Es gibt viele Vorrichtungen, die das Schnarchen vermindern sollen. Es gibt viele Untersuchungen und Testberichte über deren Wirksamkeit. Für den Schnarcher als Benutzer kommen noch die Nebenwirkungen hinzu und die können erheblich den Schlaf und die Beziehung belasten.



Die Anti-Schnarchvorrichtung von McGillwell®

ist die konsequente Weiterentwicklung einer Vorrichtung, die in den letzten Jahren erfolgreich an der Medizinischen Universität in Köln an mehr als 250 Patienten erfolgreich wissenschaftlich untersucht wurde. Die Wirkung kommt zustande, wel der Unterkiefer während der Schlafphase in Richtung zum Oberkiefer gedrückt wird. Dadurch wird das Gewebe im Rachenraum gespannt und kann so weniger durch die Atemluft anschwingen. Die Wirkung der McGillwell® - Antischnarch-Vorrichtung ergibt sich durch die neuartige Gestaltung der Federwirkung bei den sehr verschiedenen Schlafstellungen. Verbessert wurde Wirkung bei allen üblichen Schlafstellungen und die Verringerung Drucks auf den Kehlkopf und des Wärmestaus im Halsbereich.

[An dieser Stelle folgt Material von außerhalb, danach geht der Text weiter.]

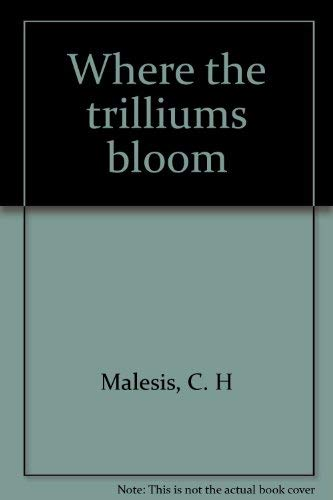 Where The Trilliums Bloom: C. H. Malesis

Weiterhin ist ein wesentlicher Vorteil der Anti-Schnarcheinrichtung von McGillwell®, dass es in der Partnerschaft keine wesentliche Beeinträchtigung im Aussehen und der Kommunikation gibt. Alle Materialien sind so ausgewählt, dass sie leicht anzuwenden und zu waschen sind. Für die McGillwell®-Antischnarchvorrichtung wurden weltweit Patente und Gebrauchsmusterschutz eingereicht.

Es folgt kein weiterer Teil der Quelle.